So here’s the obvious question: why is Integrity’s debut album being reissued again, less than three years after hardcore icon Dwid Hellion ripped and released a digital edition on his own Holy Terror imprint, and Organized Crime Records unveiled its second vinyl repressing? That’s easy: Those Who Fear Tomorrow has never sounded this sinister, this ready to rage against, well, everything. Considering how raw the original recordings are, Audiosiege founder Brad Boatright—the engineer known for enhancing the extremities of such underground acts as Sunn O))), Yob, and Sleep—really nailed his remix, a tour de terror of Hellion’s scar-ridden soul.
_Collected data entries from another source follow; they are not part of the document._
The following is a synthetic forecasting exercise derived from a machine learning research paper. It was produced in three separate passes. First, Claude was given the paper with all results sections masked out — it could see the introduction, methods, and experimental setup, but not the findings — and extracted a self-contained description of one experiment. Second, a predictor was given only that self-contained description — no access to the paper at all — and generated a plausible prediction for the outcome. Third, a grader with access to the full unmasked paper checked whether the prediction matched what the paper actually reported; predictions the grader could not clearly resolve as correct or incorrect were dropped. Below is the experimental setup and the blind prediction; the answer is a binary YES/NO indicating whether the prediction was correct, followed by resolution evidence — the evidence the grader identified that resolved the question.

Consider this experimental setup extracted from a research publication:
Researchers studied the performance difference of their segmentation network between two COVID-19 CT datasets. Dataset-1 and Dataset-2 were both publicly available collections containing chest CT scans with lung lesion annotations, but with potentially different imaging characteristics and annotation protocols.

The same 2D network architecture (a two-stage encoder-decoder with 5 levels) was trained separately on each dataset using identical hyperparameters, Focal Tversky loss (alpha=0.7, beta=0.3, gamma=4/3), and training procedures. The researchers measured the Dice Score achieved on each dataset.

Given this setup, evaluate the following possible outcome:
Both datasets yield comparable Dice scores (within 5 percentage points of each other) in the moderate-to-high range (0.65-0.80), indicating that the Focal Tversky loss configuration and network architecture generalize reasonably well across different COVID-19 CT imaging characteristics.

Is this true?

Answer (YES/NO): NO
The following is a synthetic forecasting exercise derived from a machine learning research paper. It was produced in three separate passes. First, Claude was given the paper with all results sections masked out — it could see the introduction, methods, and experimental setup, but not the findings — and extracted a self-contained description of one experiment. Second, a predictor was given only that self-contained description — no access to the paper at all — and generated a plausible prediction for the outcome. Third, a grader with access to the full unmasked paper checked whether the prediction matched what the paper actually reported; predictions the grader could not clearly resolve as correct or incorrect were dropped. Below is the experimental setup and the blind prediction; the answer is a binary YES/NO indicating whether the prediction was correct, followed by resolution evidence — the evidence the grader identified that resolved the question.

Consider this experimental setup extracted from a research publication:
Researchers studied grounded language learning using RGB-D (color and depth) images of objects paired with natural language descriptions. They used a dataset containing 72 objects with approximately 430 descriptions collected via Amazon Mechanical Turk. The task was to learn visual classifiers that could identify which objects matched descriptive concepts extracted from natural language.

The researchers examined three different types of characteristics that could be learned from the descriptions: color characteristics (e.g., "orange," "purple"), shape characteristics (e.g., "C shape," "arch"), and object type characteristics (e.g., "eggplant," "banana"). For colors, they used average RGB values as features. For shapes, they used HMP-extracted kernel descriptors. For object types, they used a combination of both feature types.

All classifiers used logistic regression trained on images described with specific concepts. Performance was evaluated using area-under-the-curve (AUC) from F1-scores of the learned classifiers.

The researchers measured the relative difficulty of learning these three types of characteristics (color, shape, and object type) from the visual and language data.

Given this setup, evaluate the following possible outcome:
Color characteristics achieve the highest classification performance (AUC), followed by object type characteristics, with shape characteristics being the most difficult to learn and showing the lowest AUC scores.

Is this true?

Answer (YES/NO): YES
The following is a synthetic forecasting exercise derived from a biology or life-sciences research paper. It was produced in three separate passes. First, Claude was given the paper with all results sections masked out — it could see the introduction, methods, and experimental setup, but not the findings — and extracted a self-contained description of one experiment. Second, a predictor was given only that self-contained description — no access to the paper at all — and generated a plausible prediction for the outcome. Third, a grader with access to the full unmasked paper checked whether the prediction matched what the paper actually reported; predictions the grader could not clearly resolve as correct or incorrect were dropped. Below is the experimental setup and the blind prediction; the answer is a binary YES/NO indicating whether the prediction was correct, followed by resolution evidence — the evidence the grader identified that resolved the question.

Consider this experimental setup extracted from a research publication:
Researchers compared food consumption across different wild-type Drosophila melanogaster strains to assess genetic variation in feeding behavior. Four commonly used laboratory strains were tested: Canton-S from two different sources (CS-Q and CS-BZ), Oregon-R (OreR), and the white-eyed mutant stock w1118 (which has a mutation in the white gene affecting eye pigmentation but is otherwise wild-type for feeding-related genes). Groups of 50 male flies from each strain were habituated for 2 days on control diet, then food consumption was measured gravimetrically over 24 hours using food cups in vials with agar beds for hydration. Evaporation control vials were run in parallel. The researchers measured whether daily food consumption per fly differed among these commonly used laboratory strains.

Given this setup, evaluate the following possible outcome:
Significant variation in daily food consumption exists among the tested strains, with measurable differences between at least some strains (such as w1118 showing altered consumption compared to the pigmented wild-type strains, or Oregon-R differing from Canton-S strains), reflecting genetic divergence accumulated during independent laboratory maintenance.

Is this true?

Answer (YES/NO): NO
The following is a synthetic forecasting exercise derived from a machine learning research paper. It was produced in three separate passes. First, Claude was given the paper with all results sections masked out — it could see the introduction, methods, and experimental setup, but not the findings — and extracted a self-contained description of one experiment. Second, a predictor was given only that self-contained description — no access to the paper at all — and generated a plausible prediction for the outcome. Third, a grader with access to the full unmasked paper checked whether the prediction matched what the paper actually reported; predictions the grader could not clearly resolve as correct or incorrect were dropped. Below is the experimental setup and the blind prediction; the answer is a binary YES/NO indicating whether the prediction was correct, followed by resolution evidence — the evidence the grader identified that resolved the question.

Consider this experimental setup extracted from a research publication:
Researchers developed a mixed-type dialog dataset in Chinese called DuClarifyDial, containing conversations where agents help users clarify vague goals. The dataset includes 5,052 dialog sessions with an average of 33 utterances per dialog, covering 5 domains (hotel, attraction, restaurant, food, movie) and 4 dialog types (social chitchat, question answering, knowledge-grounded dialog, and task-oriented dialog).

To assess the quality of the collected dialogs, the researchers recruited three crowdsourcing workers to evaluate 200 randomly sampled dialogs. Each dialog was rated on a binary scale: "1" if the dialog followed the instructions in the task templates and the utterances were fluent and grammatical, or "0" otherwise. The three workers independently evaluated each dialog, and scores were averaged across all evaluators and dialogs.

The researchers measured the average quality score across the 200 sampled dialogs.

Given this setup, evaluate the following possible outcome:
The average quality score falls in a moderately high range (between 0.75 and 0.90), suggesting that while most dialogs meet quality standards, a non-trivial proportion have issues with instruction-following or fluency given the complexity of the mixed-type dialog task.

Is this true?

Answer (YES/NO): YES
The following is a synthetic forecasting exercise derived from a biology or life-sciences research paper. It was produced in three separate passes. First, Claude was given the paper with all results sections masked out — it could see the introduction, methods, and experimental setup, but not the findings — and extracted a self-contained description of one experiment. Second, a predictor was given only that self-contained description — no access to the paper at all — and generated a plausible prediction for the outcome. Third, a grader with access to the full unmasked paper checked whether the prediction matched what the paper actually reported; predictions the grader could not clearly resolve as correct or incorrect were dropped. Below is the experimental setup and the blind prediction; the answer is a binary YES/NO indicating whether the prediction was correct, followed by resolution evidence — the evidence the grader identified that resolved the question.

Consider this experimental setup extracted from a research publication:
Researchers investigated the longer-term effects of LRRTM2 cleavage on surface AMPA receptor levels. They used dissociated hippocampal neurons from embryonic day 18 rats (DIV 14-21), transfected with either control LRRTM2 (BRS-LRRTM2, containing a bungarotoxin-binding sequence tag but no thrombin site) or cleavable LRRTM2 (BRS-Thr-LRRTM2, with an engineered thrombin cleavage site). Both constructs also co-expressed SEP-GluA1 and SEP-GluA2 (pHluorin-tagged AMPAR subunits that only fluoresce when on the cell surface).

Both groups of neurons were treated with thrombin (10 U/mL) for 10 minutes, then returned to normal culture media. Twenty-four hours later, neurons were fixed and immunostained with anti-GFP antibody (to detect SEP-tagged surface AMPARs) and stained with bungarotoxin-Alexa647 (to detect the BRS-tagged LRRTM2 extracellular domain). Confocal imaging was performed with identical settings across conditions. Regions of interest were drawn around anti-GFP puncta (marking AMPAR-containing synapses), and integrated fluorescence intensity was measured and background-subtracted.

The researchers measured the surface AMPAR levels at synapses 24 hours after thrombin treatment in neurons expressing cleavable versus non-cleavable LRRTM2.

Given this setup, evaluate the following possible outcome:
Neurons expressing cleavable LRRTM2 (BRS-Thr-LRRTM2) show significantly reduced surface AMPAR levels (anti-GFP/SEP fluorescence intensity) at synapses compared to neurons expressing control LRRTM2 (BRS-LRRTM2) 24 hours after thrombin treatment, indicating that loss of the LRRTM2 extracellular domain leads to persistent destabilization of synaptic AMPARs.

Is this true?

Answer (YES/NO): YES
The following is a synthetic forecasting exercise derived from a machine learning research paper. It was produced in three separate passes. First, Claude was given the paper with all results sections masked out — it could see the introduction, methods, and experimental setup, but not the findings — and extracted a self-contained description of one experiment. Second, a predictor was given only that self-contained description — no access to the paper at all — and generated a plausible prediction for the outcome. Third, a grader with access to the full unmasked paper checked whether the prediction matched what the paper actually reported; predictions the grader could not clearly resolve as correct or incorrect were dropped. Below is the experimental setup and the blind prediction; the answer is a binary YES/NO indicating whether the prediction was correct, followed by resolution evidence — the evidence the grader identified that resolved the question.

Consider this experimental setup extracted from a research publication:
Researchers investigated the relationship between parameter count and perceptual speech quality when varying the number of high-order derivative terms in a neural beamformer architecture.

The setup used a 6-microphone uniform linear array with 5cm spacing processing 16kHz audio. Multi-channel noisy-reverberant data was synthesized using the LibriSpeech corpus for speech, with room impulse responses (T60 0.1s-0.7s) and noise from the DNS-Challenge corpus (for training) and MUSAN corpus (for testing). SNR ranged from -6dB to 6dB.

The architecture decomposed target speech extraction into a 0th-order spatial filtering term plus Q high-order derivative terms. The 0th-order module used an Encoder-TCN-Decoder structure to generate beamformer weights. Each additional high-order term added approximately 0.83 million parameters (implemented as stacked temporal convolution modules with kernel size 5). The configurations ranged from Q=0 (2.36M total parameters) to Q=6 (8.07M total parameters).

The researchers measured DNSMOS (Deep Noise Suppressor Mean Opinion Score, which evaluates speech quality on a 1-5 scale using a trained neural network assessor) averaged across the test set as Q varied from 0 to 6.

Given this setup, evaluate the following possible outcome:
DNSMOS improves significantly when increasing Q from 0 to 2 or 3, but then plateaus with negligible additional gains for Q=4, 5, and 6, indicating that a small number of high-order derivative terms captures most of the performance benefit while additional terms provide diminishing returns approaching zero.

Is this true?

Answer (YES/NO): YES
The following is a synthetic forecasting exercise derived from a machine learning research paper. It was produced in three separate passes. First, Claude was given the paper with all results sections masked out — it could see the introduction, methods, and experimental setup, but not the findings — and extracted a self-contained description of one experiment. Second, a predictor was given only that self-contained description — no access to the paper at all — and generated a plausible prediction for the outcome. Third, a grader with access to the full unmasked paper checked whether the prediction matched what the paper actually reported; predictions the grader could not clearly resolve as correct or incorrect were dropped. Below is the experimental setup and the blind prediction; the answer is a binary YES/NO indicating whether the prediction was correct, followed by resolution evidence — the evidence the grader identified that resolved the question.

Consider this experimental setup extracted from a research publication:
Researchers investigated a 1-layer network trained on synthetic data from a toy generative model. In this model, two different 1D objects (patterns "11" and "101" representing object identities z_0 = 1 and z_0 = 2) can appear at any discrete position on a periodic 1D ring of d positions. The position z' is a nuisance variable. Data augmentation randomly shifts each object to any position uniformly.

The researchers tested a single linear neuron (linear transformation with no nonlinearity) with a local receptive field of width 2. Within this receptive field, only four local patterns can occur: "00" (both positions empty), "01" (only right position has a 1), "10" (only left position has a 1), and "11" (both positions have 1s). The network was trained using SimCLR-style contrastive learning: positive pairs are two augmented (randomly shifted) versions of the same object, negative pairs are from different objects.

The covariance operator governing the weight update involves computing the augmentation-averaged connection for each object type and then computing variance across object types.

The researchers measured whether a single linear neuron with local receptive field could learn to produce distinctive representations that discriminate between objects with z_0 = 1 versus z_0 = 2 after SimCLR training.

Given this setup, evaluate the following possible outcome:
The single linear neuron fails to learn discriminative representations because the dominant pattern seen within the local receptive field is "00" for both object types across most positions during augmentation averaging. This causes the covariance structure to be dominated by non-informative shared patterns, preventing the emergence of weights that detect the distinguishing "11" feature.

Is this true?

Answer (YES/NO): NO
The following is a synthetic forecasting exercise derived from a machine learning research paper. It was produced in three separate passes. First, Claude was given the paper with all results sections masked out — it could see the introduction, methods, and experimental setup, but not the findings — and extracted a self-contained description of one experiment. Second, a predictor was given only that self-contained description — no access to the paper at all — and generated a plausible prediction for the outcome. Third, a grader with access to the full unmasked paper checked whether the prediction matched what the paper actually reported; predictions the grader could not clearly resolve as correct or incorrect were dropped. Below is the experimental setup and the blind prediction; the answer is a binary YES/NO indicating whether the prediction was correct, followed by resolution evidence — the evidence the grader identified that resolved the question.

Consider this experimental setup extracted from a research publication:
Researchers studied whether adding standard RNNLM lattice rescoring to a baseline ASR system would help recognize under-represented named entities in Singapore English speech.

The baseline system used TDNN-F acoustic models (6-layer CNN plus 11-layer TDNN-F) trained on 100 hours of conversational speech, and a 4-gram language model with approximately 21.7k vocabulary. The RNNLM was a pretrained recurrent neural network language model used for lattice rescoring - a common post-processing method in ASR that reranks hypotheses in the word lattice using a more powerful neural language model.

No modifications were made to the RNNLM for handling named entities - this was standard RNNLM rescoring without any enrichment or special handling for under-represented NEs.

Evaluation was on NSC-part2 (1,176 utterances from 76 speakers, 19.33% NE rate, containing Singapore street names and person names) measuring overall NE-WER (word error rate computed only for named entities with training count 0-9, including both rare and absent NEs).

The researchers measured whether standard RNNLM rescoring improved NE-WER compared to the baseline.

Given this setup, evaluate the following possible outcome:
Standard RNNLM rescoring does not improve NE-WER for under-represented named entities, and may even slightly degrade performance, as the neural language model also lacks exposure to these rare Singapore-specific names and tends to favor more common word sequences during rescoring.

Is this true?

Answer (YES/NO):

It sure is timely, too, as humanity appears to sprint towards its own self-inflicted demise this election cycle. Not that Hellion’s the least bit surprised. Or upset, for that matter. Listening back to Those Who Fear Tomorrow 25 years later is a little bit like watching Penelope Spheeris’ entire Decline of Western Civilization trilogy in one sitting: retrograde reflection showing how much things have changed, and how much they haven’t. The Wayne’s World director filmed the rise and fall of hardcore, punk, and heavy metal over nearly three decades, between the early ’80s and late ’90s. Seen through the eyes of the fans she interviews, the world gets worse at condensed speed as they leave Black Flag’s TV parties and six packs behind to embrace complete nihilism.

Hellion, these days? Well, he’s watching it all burn while screaming “I told you so!” at the top of his lungs.